Penalties for a second positive test included automatic suspension from practice and playing, plus mandatory drug counseling, and a player could not return to the team without being cleared by a counselor as being drug free. For a third positive test, a player was subject to termination of eligibility and expulsion from school, barring special intervention by the athletic director.
The policy stated that after a third failed test, the athletic director had the option of extending a “one-time conditional grace period” in which the athlete was subject to specific terms and conditions for corrective action during a predetermined period of time.
Two sources told Yahoo! Sports that of the 10 players, at least one player continued to play after failing four tests and another player played after failing three.
NCAA member schools are not required to have their own drug-testing policy, though most choose to do so because of potential legal and disciplinary ramifications. The NCAA itself tests at championship events, and will be conducting random testing in the NCAA basketball tournament that begins next week, but otherwise schools are left to police themselves for drugs on their own terms.
However, the NCAA alerts member schools that when setting internal testing procedures, the ability of the school to follow its own guidelines is subject to NCAA oversight and sanctioning. This is the regulation which puts Syracuse at risk for potentially failing to follow its own policies.
There is no uniform national drug policy, nor do most conferences have a set testing protocol or penalty structure for their member schools. In fact, Big East associate commissioner for compliance Joseph D’Antonio told Yahoo! Sports last week that he doesn’t even know what the drug policies are from school to school within the league. Syracuse is a member of the Big East.

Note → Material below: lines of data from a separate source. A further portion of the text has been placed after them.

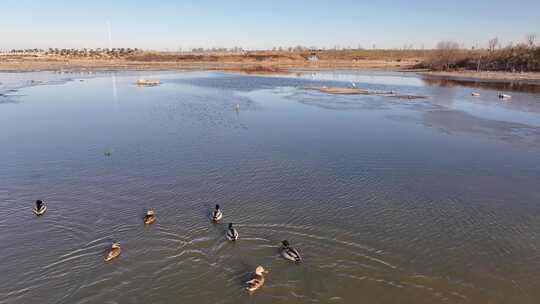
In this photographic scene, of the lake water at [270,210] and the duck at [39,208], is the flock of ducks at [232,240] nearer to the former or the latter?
the duck at [39,208]

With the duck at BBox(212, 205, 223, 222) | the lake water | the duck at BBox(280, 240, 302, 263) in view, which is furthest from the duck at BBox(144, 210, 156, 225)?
A: the duck at BBox(280, 240, 302, 263)

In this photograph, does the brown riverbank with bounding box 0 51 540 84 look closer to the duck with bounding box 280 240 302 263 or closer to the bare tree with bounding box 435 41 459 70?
the bare tree with bounding box 435 41 459 70

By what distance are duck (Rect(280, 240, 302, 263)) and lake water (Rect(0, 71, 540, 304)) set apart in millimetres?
236

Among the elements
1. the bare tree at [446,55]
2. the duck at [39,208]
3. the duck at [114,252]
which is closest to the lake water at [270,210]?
the duck at [114,252]

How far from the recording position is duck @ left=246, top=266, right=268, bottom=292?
30.6 feet

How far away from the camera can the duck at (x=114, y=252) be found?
10453mm

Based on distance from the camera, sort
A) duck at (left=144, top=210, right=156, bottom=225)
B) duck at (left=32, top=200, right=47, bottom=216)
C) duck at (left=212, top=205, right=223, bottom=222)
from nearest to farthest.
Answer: duck at (left=144, top=210, right=156, bottom=225), duck at (left=212, top=205, right=223, bottom=222), duck at (left=32, top=200, right=47, bottom=216)

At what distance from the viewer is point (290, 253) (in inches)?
421

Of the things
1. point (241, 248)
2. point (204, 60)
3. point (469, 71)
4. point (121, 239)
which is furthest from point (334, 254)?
point (204, 60)

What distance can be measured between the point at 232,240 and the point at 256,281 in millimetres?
2294

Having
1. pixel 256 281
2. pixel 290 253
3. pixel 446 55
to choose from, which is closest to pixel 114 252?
pixel 256 281

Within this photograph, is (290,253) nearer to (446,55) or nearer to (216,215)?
(216,215)

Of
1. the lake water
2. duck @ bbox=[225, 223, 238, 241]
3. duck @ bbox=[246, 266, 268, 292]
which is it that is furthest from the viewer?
duck @ bbox=[225, 223, 238, 241]

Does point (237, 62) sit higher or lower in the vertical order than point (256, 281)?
higher
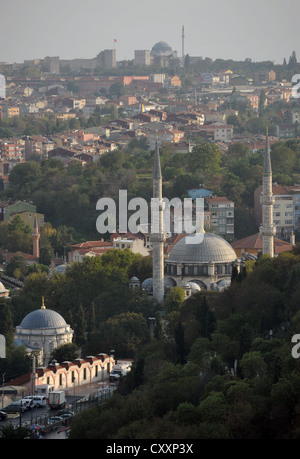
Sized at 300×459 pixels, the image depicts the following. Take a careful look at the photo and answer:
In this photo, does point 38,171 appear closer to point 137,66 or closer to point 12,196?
point 12,196

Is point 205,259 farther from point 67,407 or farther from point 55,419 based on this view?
point 55,419

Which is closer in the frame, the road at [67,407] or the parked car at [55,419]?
the road at [67,407]

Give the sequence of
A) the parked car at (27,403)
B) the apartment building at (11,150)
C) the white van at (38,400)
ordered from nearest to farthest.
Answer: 1. the parked car at (27,403)
2. the white van at (38,400)
3. the apartment building at (11,150)

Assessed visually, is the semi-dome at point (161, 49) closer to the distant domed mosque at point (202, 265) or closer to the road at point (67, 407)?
the distant domed mosque at point (202, 265)

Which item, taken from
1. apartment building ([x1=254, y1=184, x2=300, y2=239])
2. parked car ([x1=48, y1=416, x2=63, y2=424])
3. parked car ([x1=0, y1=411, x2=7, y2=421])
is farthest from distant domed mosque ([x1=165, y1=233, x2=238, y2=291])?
parked car ([x1=48, y1=416, x2=63, y2=424])

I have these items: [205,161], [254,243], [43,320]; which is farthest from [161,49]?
[43,320]

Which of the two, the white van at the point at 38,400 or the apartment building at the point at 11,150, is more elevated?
the white van at the point at 38,400

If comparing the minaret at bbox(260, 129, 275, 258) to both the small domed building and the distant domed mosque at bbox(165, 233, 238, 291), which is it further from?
the small domed building

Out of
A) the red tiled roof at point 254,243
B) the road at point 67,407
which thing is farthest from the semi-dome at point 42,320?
the red tiled roof at point 254,243

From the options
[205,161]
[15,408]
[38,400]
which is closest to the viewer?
[15,408]
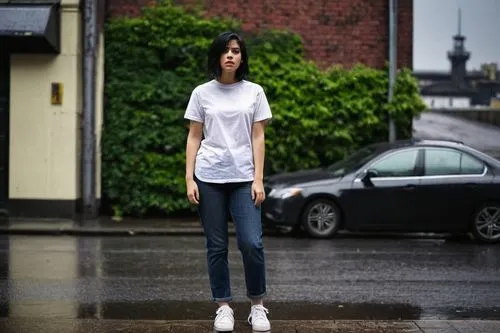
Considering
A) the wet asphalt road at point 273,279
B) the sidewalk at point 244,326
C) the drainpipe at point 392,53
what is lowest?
the wet asphalt road at point 273,279

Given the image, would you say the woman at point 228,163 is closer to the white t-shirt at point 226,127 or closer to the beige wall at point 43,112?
the white t-shirt at point 226,127

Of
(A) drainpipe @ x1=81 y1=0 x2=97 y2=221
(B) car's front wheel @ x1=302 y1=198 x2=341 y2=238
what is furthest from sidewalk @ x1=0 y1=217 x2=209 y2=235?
(B) car's front wheel @ x1=302 y1=198 x2=341 y2=238

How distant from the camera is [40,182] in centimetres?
1559

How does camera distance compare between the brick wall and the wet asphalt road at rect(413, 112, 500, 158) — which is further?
the wet asphalt road at rect(413, 112, 500, 158)

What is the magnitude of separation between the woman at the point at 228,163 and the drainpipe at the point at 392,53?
36.0 ft

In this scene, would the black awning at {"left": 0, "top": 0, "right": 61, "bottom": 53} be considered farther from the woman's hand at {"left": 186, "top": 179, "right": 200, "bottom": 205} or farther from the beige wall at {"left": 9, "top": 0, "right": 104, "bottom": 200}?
the woman's hand at {"left": 186, "top": 179, "right": 200, "bottom": 205}

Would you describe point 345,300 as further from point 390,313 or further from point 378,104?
point 378,104

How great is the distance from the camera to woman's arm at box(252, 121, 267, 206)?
5.73 meters

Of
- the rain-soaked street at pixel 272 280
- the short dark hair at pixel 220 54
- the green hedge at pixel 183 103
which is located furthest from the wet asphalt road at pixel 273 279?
the green hedge at pixel 183 103

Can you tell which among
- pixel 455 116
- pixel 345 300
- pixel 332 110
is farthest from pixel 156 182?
pixel 455 116

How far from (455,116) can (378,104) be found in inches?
874

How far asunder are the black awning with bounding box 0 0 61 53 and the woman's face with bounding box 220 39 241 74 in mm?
9593

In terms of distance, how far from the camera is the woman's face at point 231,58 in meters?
5.70

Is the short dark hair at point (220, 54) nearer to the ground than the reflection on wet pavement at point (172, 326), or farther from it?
farther from it
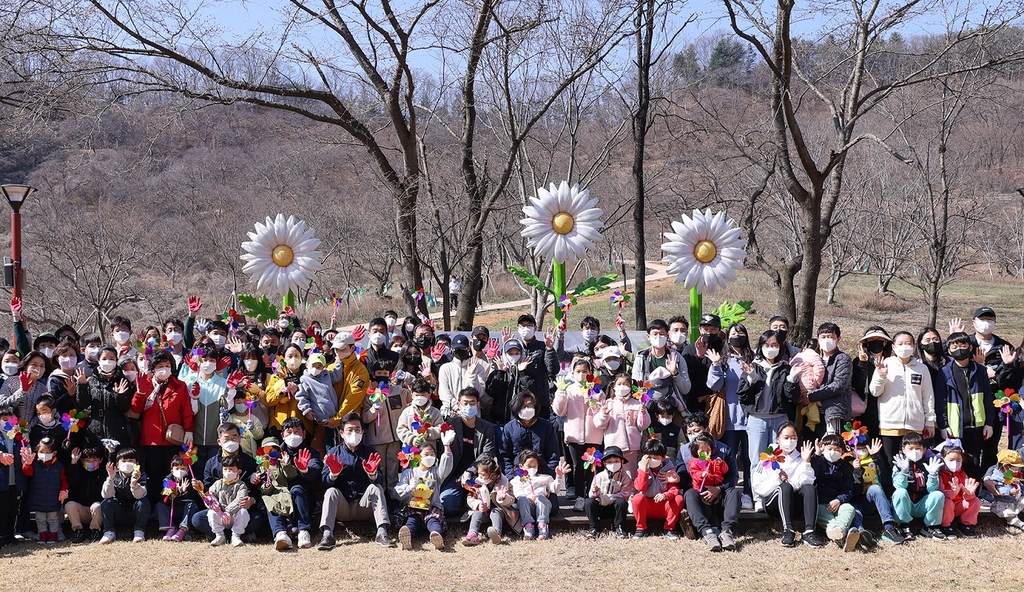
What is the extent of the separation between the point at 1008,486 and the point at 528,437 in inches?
153

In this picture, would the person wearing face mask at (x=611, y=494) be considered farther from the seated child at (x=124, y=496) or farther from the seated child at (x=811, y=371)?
the seated child at (x=124, y=496)

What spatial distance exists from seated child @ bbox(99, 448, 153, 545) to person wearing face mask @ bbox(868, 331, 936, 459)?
19.7 feet

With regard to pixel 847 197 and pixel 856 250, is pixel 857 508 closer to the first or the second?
pixel 847 197

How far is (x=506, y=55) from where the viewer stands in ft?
46.6

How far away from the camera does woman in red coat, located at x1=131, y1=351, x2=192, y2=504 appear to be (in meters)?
7.64

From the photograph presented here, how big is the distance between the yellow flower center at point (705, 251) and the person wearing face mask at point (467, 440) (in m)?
3.51

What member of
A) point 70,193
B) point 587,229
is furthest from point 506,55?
point 70,193

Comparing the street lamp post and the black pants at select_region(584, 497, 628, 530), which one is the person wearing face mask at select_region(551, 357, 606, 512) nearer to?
the black pants at select_region(584, 497, 628, 530)

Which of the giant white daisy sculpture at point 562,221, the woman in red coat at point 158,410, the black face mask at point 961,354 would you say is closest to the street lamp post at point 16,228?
the woman in red coat at point 158,410

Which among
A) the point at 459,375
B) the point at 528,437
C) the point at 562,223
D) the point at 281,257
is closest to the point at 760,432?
the point at 528,437

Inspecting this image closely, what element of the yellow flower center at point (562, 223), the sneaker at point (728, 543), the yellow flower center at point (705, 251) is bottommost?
the sneaker at point (728, 543)

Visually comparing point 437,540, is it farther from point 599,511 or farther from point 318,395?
point 318,395

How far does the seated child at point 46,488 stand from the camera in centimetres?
728

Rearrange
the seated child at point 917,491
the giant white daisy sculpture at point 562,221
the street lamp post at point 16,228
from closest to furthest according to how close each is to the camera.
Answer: the seated child at point 917,491 → the giant white daisy sculpture at point 562,221 → the street lamp post at point 16,228
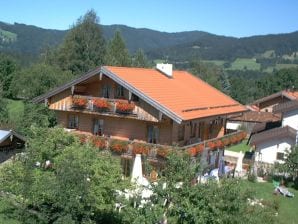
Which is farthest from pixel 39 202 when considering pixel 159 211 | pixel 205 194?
pixel 205 194

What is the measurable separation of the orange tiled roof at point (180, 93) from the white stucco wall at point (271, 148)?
14.0 ft

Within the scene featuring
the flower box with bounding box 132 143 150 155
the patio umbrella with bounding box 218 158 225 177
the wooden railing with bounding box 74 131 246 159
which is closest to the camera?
the wooden railing with bounding box 74 131 246 159

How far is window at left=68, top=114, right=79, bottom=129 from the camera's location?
105 ft

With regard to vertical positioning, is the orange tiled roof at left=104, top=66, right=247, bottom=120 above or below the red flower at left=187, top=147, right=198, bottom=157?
above

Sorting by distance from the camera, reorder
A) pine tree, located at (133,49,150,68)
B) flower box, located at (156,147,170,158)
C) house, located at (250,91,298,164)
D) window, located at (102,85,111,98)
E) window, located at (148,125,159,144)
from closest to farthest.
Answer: flower box, located at (156,147,170,158)
window, located at (148,125,159,144)
window, located at (102,85,111,98)
house, located at (250,91,298,164)
pine tree, located at (133,49,150,68)

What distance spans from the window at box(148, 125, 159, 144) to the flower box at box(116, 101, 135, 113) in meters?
1.68

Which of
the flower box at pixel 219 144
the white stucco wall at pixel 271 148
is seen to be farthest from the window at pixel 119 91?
the white stucco wall at pixel 271 148

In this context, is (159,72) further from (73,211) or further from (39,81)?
(39,81)

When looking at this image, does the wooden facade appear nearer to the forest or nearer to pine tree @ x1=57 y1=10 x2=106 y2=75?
the forest

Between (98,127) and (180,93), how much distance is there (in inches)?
215

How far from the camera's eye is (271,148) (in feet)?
128

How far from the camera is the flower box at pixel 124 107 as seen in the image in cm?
2870

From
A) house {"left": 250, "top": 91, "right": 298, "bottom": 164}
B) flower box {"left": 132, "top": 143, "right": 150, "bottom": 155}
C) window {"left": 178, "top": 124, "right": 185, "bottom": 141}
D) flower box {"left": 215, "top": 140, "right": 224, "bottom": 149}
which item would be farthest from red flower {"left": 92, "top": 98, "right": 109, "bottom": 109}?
house {"left": 250, "top": 91, "right": 298, "bottom": 164}

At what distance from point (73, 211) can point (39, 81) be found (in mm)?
42670
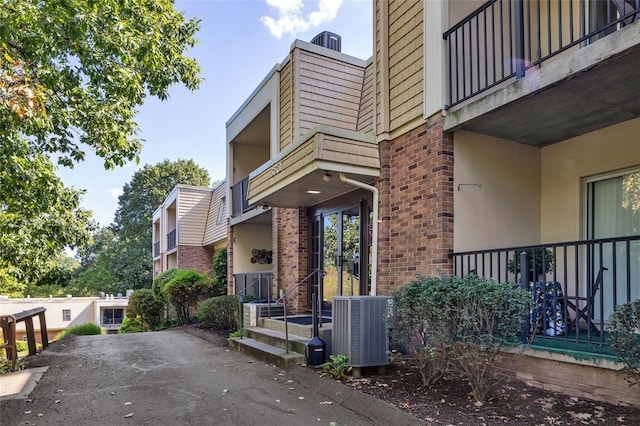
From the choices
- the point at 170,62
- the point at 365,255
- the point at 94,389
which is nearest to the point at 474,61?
the point at 365,255

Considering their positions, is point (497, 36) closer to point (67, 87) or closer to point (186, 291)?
point (67, 87)

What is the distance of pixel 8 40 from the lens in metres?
5.50

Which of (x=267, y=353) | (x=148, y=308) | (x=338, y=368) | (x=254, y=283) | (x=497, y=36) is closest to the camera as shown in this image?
(x=338, y=368)

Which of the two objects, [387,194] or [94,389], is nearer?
[94,389]

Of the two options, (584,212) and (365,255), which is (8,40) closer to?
(365,255)

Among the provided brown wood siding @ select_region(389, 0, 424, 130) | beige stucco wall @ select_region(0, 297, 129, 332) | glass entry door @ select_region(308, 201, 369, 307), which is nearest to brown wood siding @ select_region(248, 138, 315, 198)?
brown wood siding @ select_region(389, 0, 424, 130)

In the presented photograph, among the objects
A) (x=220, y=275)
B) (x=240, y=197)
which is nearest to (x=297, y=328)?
(x=240, y=197)

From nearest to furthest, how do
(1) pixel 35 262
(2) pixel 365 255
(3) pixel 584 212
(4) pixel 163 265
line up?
(3) pixel 584 212 < (2) pixel 365 255 < (1) pixel 35 262 < (4) pixel 163 265

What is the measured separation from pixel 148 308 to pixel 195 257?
12.3 ft

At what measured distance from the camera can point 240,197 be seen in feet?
42.7

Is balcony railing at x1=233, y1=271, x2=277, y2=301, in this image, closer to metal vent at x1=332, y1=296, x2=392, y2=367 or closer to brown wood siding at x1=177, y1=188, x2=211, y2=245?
metal vent at x1=332, y1=296, x2=392, y2=367

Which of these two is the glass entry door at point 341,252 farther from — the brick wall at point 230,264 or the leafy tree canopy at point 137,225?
the leafy tree canopy at point 137,225

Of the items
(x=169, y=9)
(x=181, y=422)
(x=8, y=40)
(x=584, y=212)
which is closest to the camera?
(x=181, y=422)

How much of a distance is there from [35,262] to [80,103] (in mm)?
4512
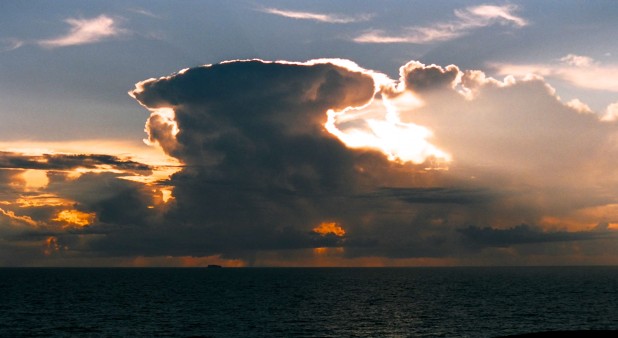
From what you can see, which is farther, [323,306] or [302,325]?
[323,306]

Should Syracuse come under NCAA scrutiny for drug-testing failures, it would be the latest in a sometimes tumultuous decade for Boeheim’s program. Multiple players have had legal or disciplinary issues over that span, including Billy Edelin, Eric Devendorf, Jonny Flynn, Rick Jackson, Josh Wright, Dayshawn Wright, Scoop Jardine and Fab Melo. A previous Yahoo! Sports report also found that a sports agency secured a $50,000 loan for the uncle of then-guard Donté Greene, in hopes of signing Greene once he departed for the NBA.
Most recently, Syracuse assistant coach Bernie Fine was accused of sexual molestation by a former Orange ball boy and his brother. While charges were not filed against Fine, he was ultimately fired from his coaching position.